▶
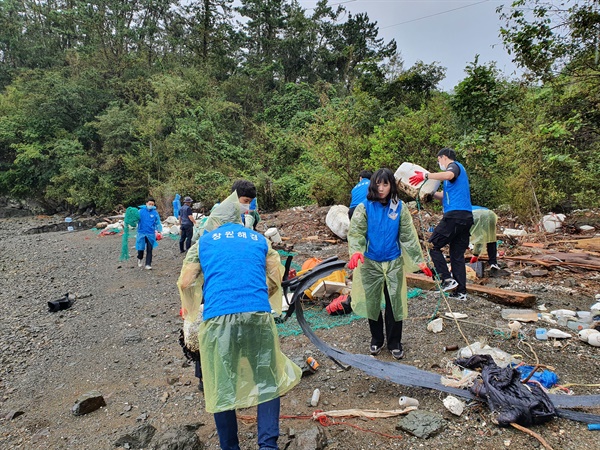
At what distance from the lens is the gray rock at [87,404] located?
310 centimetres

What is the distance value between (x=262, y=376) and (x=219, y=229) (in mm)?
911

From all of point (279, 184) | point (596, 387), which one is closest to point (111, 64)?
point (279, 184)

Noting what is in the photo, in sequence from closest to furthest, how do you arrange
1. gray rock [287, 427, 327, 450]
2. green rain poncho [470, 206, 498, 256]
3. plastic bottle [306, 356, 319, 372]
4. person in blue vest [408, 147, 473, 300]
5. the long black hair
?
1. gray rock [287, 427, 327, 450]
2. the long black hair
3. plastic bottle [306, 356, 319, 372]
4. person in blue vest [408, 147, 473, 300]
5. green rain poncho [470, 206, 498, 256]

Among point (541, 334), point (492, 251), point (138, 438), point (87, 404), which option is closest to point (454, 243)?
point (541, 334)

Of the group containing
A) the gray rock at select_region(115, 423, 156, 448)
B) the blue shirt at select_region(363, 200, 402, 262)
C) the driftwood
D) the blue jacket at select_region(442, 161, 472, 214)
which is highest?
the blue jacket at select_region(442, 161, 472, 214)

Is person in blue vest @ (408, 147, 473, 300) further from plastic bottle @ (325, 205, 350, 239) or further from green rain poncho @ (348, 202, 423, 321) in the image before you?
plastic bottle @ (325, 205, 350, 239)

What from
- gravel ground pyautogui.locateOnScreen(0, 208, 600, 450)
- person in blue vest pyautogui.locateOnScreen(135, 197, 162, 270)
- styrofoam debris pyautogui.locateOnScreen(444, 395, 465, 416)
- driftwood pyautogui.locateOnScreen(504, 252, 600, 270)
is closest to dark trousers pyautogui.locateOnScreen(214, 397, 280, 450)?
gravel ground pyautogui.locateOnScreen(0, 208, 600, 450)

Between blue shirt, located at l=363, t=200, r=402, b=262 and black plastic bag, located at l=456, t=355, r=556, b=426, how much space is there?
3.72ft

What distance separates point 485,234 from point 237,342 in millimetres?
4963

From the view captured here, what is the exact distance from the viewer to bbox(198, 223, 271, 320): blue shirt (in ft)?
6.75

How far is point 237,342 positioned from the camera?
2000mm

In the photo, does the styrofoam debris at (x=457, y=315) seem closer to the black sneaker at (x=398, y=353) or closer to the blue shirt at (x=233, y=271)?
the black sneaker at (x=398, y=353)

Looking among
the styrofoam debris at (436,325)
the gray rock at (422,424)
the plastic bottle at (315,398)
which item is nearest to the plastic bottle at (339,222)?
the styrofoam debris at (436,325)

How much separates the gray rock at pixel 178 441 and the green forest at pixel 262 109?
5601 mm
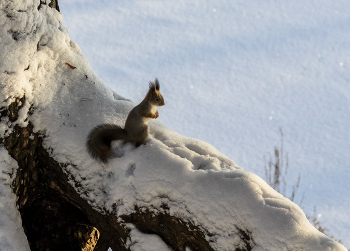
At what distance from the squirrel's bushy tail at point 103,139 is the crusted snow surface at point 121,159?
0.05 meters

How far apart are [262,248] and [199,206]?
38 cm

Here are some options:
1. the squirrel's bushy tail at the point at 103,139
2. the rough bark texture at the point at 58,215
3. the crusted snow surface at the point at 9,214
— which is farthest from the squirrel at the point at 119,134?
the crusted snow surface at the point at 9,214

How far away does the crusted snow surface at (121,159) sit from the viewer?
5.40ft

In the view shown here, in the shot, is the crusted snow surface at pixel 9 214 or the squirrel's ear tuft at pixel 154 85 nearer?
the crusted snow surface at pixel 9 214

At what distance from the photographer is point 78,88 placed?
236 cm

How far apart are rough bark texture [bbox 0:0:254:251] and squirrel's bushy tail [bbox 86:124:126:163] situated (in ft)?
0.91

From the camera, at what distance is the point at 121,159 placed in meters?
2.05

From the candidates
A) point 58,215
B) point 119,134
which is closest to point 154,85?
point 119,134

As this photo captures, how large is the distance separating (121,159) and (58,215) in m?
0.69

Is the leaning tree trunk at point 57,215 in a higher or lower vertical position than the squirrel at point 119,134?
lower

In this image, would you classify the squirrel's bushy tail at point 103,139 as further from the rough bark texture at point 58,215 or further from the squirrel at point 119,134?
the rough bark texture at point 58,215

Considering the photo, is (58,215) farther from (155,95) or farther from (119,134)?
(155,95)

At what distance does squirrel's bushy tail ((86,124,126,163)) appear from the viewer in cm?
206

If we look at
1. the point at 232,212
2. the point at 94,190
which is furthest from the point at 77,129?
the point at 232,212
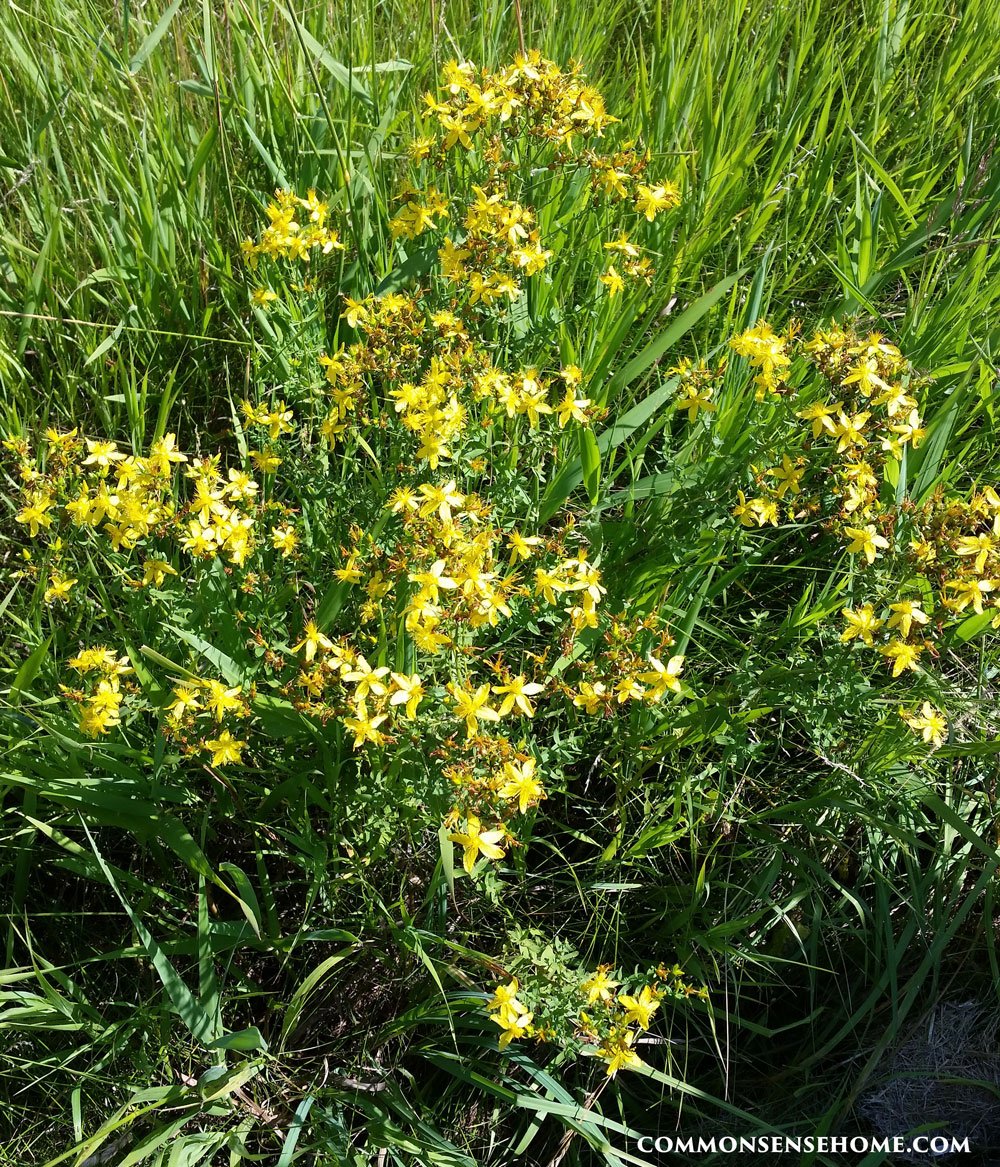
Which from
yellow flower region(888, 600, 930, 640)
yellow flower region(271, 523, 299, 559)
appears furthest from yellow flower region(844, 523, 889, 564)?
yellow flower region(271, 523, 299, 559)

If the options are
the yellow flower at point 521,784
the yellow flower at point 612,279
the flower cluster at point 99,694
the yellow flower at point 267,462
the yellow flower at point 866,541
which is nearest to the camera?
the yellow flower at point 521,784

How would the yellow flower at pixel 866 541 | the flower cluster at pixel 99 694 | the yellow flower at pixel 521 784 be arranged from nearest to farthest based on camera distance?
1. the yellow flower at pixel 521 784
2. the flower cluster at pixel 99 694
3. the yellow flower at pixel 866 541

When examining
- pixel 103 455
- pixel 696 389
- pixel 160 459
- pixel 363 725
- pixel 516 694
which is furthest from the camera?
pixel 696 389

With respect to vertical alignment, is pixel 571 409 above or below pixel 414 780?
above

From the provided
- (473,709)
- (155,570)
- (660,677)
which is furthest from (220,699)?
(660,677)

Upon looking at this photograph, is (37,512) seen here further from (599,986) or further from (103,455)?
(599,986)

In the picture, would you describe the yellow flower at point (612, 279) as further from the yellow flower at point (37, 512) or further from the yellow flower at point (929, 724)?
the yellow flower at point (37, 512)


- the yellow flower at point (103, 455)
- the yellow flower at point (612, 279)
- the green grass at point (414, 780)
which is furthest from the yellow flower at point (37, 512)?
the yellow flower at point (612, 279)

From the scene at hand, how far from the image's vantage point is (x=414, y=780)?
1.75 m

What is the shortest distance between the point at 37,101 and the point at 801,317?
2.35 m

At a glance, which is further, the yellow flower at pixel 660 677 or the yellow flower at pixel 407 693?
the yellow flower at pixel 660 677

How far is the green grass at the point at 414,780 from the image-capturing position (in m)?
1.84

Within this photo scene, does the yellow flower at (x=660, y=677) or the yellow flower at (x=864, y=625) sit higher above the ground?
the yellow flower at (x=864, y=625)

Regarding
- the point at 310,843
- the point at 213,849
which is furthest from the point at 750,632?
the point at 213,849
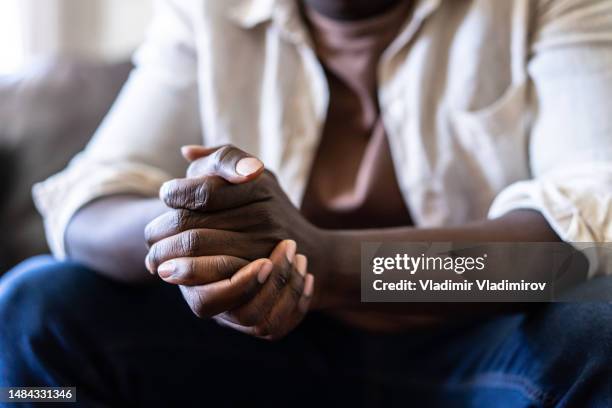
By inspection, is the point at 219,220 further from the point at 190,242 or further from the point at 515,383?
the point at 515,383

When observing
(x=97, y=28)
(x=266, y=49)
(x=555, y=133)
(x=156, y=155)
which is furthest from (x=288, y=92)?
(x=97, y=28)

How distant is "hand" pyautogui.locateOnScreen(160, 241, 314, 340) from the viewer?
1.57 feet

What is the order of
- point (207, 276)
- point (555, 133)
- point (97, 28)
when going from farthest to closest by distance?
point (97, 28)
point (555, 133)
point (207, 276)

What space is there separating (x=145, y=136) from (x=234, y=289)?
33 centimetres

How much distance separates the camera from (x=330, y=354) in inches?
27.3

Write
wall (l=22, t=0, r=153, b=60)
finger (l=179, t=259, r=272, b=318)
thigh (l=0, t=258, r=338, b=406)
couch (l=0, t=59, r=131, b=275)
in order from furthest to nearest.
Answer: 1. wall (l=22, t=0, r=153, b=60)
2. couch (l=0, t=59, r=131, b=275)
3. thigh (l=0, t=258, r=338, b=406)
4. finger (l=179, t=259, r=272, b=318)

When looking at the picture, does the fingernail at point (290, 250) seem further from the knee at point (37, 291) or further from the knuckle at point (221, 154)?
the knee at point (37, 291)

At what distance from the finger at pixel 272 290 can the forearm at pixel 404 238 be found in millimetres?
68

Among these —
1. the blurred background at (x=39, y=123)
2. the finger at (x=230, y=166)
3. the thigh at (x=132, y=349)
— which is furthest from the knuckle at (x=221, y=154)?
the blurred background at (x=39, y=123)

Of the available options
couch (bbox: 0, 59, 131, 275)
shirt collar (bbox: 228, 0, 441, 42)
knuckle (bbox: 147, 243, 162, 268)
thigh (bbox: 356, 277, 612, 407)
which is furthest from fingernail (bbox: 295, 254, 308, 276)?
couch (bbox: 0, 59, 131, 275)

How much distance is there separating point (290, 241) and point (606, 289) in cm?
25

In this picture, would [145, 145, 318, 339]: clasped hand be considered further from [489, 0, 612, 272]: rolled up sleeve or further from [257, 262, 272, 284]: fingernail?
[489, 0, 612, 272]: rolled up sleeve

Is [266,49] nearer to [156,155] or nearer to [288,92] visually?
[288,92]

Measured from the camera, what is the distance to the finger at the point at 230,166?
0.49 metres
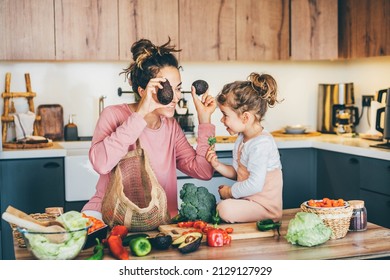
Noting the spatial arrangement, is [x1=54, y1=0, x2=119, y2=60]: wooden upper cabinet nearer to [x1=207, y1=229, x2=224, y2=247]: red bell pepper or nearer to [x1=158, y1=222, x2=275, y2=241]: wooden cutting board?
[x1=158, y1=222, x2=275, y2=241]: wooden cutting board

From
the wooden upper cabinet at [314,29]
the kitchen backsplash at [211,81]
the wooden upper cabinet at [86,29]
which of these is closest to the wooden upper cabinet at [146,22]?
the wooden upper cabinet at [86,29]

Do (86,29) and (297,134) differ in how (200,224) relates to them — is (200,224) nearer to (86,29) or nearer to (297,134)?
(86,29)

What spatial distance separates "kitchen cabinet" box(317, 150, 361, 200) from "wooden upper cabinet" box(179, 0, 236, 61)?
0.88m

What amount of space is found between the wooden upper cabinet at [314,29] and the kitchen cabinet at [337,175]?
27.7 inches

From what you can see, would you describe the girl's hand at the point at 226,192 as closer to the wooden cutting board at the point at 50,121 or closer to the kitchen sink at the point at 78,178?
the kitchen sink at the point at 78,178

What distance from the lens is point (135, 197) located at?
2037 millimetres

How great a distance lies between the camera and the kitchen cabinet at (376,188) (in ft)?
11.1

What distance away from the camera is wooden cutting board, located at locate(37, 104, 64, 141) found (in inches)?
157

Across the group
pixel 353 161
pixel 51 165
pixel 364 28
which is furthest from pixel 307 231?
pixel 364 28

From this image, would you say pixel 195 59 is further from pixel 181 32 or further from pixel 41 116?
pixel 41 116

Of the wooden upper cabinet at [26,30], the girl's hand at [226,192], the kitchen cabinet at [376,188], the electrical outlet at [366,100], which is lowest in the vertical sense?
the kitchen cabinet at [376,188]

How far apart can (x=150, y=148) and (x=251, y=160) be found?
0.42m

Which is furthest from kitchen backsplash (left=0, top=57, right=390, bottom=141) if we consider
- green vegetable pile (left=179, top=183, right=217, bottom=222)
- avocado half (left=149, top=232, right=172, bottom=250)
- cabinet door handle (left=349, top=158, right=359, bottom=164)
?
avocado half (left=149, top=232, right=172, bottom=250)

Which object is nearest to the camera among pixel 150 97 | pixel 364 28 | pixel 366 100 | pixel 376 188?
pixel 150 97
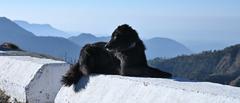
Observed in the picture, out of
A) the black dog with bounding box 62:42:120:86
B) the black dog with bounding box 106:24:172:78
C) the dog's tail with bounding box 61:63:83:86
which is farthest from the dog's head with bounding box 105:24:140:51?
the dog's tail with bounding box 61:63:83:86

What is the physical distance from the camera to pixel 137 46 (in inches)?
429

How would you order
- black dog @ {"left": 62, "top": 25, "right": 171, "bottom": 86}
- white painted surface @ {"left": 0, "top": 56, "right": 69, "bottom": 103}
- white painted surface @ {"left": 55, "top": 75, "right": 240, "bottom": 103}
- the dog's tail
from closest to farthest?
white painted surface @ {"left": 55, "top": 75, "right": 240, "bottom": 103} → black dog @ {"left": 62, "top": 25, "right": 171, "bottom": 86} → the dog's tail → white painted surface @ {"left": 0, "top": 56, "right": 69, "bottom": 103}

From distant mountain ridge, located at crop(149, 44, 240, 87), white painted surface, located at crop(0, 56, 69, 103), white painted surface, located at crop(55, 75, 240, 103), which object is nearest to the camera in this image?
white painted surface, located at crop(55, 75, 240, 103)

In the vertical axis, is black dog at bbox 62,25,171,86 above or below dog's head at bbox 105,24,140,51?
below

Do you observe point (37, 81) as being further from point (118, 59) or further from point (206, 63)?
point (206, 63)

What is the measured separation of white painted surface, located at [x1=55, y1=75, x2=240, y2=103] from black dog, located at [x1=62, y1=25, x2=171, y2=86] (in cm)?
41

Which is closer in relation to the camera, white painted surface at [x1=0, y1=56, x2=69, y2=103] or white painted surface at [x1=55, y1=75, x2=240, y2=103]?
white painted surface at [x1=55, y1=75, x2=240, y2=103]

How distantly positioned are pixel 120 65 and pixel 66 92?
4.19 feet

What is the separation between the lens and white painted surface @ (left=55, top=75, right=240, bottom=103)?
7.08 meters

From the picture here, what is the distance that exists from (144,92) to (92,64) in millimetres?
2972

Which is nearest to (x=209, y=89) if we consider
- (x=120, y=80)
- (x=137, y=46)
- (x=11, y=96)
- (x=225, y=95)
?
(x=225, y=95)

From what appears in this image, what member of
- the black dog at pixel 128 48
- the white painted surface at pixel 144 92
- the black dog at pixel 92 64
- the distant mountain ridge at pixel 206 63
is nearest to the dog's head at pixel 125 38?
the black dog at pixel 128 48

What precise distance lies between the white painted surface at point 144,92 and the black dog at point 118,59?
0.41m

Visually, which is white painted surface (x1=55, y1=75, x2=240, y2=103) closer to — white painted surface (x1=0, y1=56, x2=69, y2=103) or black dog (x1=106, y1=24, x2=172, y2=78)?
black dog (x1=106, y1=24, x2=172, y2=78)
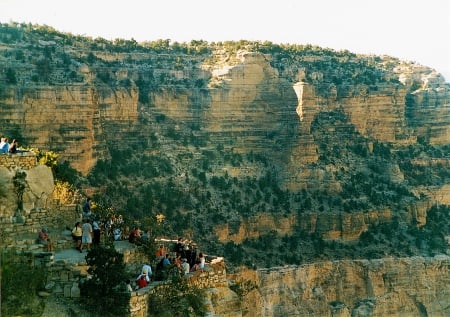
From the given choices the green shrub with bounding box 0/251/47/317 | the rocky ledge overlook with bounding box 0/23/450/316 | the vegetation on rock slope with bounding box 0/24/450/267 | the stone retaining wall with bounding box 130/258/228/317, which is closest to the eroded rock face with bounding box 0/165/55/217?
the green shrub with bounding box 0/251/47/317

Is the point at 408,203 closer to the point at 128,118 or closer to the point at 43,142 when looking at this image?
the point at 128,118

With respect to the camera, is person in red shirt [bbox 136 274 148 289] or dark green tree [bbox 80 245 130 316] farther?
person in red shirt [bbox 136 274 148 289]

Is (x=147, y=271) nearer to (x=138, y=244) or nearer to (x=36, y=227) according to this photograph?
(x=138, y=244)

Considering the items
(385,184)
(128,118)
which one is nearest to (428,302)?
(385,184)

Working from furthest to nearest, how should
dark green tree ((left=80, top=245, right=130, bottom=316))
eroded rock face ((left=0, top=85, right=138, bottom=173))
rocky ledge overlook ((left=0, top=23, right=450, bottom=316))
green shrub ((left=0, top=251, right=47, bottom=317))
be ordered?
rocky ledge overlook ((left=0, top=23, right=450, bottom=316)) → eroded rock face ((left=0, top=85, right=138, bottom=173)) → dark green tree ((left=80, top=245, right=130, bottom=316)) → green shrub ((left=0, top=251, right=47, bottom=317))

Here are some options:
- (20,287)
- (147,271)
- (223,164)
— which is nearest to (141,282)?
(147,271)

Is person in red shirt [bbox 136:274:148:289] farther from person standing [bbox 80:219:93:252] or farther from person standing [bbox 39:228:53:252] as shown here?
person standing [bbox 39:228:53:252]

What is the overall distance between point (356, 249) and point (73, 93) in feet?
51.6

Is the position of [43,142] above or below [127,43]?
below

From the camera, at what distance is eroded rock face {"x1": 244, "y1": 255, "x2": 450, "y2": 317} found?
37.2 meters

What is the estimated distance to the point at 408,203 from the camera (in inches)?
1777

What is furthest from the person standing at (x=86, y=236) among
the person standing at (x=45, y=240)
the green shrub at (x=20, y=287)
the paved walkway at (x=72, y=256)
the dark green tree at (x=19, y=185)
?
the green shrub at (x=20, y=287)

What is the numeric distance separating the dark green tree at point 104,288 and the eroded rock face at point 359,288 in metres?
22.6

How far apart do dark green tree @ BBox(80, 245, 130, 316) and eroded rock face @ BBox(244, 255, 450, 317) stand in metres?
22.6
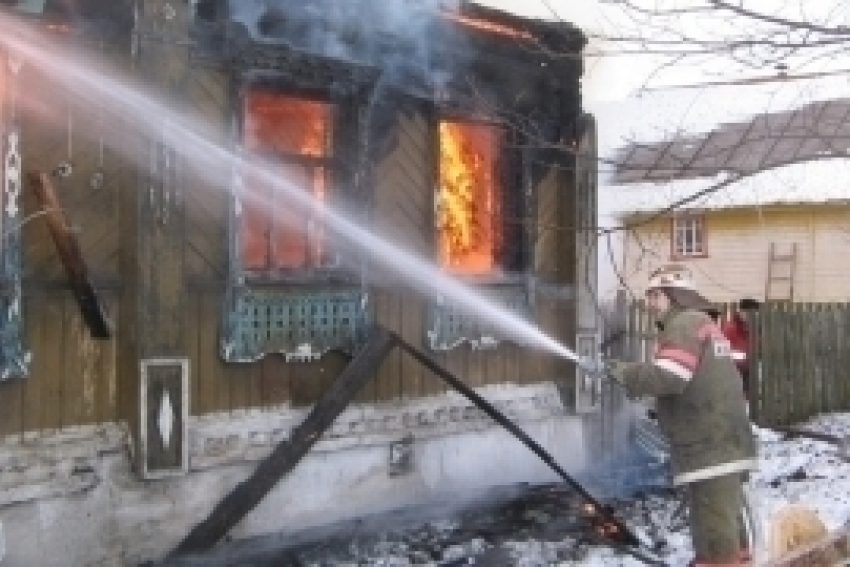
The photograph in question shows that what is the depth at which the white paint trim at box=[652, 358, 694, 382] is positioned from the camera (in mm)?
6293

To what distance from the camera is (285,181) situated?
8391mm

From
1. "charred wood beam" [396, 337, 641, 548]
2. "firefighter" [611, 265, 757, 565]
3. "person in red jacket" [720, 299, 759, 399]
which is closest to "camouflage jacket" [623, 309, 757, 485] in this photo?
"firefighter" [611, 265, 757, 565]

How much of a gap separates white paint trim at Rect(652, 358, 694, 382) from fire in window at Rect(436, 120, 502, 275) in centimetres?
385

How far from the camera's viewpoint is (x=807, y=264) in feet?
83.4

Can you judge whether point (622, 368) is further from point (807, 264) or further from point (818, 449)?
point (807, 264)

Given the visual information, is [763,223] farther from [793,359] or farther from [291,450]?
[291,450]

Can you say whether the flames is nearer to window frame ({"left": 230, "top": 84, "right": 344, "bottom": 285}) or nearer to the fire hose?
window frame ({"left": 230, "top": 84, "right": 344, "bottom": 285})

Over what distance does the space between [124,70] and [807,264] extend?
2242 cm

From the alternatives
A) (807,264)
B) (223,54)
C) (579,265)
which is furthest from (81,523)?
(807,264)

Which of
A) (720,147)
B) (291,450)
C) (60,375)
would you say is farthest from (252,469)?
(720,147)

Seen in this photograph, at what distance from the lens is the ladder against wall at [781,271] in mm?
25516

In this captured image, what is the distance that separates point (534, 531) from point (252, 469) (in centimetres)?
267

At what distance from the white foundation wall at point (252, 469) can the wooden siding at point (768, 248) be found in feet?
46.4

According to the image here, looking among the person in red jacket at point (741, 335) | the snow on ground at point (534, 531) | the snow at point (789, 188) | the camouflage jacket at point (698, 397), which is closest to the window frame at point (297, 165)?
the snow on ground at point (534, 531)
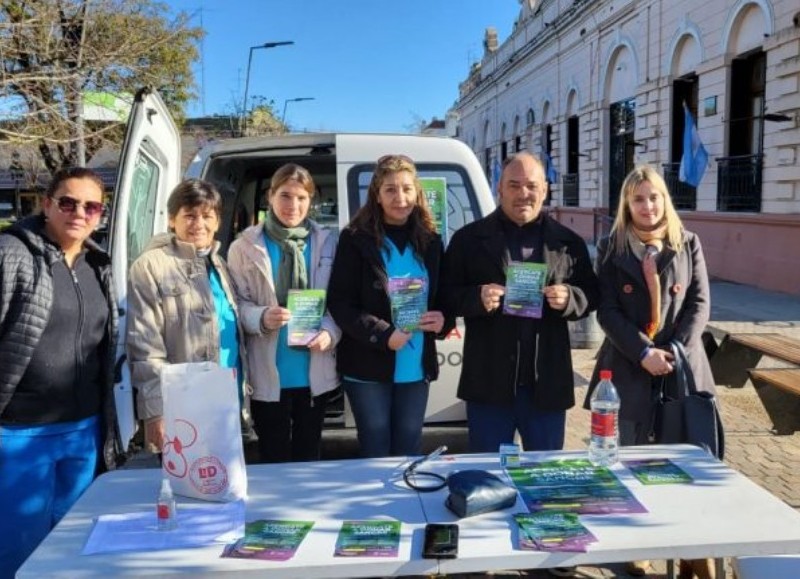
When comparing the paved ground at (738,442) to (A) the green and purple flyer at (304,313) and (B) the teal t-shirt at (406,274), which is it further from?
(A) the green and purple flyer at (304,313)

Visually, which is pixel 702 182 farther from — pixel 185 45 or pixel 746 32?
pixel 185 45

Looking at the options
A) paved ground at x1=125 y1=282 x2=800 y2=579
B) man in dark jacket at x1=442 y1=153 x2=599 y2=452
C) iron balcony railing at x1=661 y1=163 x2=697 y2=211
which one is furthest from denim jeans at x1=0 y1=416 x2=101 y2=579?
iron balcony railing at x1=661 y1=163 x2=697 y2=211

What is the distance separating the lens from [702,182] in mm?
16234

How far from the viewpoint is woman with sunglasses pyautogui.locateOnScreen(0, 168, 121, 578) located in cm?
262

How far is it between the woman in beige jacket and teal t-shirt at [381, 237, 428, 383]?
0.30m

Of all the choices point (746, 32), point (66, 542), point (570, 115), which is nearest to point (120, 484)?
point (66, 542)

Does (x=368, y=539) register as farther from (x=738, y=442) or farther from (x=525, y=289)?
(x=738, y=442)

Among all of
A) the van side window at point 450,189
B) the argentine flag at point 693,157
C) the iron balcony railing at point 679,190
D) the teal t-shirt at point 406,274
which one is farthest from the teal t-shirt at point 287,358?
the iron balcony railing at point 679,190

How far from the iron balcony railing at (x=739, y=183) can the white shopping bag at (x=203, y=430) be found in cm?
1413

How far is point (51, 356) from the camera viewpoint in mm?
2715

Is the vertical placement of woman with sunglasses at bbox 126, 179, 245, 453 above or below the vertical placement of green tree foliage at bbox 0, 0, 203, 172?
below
◀
## [The task]
Look above for the line that holds "Does (x=368, y=539)", then copy it and each line after it exactly, through the last line of the data.

## [Reply]
Does (x=368, y=539) register as farther from (x=738, y=442) or farther from (x=525, y=289)?
(x=738, y=442)

Among all of
A) the van side window at point 450,189
B) the argentine flag at point 693,157
C) the iron balcony railing at point 679,190
D) the teal t-shirt at point 406,274
which one is farthest from the teal t-shirt at point 287,358?
the iron balcony railing at point 679,190

How far from the iron balcony railing at (x=739, y=183) can the white shopping bag at (x=203, y=430) be found in cm?
1413

How far is point (51, 356) from the camera viewpoint in mm?
2715

Is the vertical placement of woman with sunglasses at bbox 126, 179, 245, 453 above or below the vertical placement of green tree foliage at bbox 0, 0, 203, 172?
below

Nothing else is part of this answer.